All of the defendants are charged with drug conspiracy, a news release states. Enrique Pacheco, Carter, Johnson, Rose, Daniel Pacheco, Maricsa Pacheo and Tabitha Ann Bryant also are charged with international money laundering in relation to transfers made from the United States to Mexico. Several of the defendants also have been charged with money laundering conspiracy and distribution or possession with intent to distribute a controlled dangerous substance.

"This operation...targeted an organization dealing deadly drugs in the Eastern District and throughout Oklahoma," Kuester said. "This investigation has been a shining example of how the public benefits when law enforcement agencies collaborate."

According to the indictment, the ring centered on OSP inmate Enrique Pacheco, who used a smuggled cell phone to begin organizing the shipping, receiving and purchase of methamphetamine, cocaine and heroin beginning in November 2016. Pacheco's organization, some of whom were his family members, would, at his instruction, pick up and pay for drugs sourced from Tulsa, Oklahoma City and Mexico, then distribute them around the Eastern Oklahoma district.

The ongoing investigation has recovered 30 pounds of methamphetamine and five pounds of heroin, the news release states.

"Today is a great day for Muskogee County," said Muskogee County Sheriff Rob Frazier. "We've dismantled a major drug organization.
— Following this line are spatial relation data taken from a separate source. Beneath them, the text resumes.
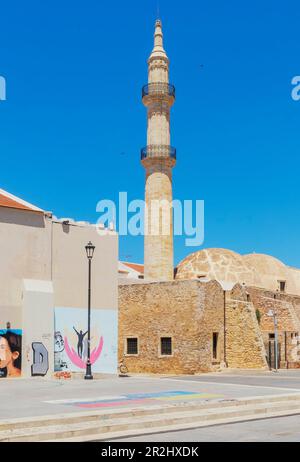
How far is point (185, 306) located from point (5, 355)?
1326 cm

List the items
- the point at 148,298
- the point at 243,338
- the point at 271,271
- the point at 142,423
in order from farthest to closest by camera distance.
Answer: the point at 271,271
the point at 148,298
the point at 243,338
the point at 142,423

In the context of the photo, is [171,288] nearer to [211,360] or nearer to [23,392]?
[211,360]

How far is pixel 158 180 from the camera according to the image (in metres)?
43.4

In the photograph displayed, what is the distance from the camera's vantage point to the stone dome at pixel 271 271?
158 ft

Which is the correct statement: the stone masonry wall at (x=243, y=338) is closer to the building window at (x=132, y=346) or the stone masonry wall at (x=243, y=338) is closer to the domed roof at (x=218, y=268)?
the building window at (x=132, y=346)

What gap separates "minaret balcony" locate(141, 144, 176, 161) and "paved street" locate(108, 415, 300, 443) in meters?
31.9

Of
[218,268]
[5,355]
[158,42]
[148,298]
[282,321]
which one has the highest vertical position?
[158,42]

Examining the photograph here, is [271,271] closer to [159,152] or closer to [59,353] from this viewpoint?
[159,152]

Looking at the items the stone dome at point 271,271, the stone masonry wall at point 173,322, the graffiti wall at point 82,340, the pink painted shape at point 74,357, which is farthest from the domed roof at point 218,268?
the pink painted shape at point 74,357

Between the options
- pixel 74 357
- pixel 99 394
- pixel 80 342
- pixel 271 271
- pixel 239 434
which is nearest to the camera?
pixel 239 434

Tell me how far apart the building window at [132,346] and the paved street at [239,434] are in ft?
81.0

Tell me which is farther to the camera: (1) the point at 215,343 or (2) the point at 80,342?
(1) the point at 215,343

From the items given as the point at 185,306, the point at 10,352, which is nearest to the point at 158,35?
the point at 185,306
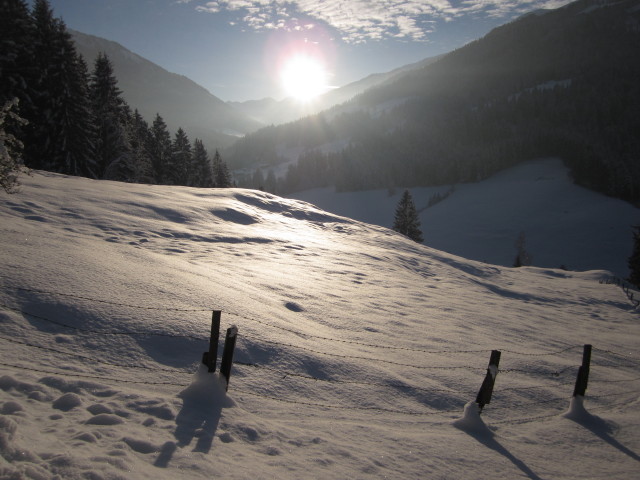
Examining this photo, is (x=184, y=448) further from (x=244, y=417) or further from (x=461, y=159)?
(x=461, y=159)

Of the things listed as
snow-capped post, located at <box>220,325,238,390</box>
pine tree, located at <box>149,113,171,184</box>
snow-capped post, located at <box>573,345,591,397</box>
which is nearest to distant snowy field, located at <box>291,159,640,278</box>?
pine tree, located at <box>149,113,171,184</box>

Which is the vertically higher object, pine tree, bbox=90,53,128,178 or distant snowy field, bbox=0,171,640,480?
pine tree, bbox=90,53,128,178

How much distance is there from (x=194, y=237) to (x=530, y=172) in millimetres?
121688

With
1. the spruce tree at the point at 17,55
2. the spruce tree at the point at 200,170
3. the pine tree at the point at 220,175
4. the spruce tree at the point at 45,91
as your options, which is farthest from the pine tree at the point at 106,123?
the pine tree at the point at 220,175

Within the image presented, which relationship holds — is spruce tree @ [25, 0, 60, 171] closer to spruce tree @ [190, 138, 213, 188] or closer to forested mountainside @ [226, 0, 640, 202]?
spruce tree @ [190, 138, 213, 188]

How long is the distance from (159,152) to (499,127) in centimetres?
13014

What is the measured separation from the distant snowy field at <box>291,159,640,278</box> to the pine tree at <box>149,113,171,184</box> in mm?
57098

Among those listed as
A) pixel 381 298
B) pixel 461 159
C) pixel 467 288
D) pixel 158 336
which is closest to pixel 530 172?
pixel 461 159

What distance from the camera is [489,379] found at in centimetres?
612

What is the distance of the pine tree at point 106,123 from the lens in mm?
32719

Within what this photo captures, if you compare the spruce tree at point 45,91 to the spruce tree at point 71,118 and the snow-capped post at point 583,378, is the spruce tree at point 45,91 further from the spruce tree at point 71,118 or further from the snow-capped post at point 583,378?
the snow-capped post at point 583,378

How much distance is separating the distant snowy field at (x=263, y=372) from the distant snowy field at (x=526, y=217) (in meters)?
67.9

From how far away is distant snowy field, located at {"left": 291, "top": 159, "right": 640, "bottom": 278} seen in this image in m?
73.3

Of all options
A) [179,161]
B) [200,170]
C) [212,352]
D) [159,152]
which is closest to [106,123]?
[159,152]
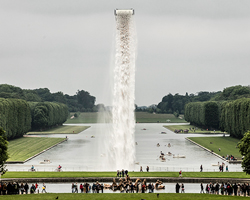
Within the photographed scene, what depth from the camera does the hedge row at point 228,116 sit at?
86369 millimetres

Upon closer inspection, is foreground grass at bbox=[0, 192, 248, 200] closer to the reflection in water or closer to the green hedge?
the reflection in water

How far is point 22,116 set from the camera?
98.6 metres

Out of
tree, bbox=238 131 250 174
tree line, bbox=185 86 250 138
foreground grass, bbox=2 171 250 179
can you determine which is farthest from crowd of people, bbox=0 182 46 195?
tree line, bbox=185 86 250 138

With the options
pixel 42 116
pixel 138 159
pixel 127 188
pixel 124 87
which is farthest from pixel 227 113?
pixel 127 188

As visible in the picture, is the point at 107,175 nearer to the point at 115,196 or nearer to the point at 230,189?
the point at 115,196

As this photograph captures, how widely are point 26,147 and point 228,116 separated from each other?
46119 mm

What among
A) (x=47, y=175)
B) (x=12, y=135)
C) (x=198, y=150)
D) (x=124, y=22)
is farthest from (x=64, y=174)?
(x=12, y=135)

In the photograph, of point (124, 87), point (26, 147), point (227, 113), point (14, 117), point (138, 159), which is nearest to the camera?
point (124, 87)

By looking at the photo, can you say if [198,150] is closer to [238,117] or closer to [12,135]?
[238,117]

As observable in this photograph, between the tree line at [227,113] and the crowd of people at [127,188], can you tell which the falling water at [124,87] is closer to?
the crowd of people at [127,188]

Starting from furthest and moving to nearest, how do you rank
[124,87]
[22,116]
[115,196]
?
[22,116] < [124,87] < [115,196]

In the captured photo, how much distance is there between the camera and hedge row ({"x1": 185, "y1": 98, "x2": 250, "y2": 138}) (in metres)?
86.4

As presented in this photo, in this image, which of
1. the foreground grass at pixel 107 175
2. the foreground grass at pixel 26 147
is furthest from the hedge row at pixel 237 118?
the foreground grass at pixel 26 147

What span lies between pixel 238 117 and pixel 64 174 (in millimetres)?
53238
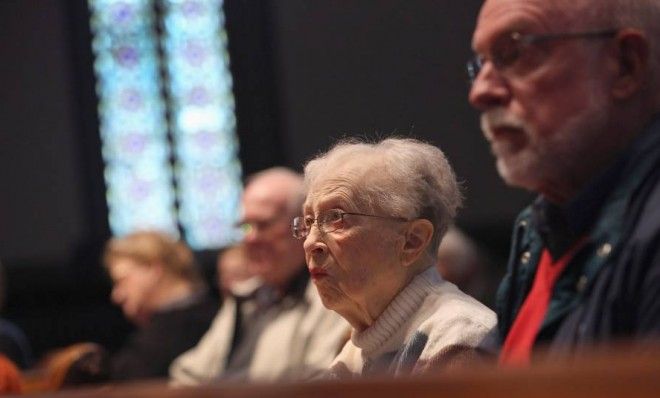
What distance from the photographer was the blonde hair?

We will continue to make Muskogee County a better place."

Each of the law enforcement leaders present at Wednesday's news conference announcing the indictment cited their partnership as the driving force behind the investigation's success.

"The success in this case was a direct result of the collaboration between federal, state and local agencies," said Drug Enforcement Administration Assistant Special Agent in Charge John Scott. "It was a combined effort of everyone involved bringing their respective resources together to go after this criminal organization."

Kuester echoed the sentiment.

"We stand here united to disrupt, dismantle and destroy drug organizations," Kuester said.

Enrique Pacheco has since been taken into the custody of U.S. Marshals and removed from OSP, Kuester said. And, 26 of the 29 defendants named in the indictment have been arrested.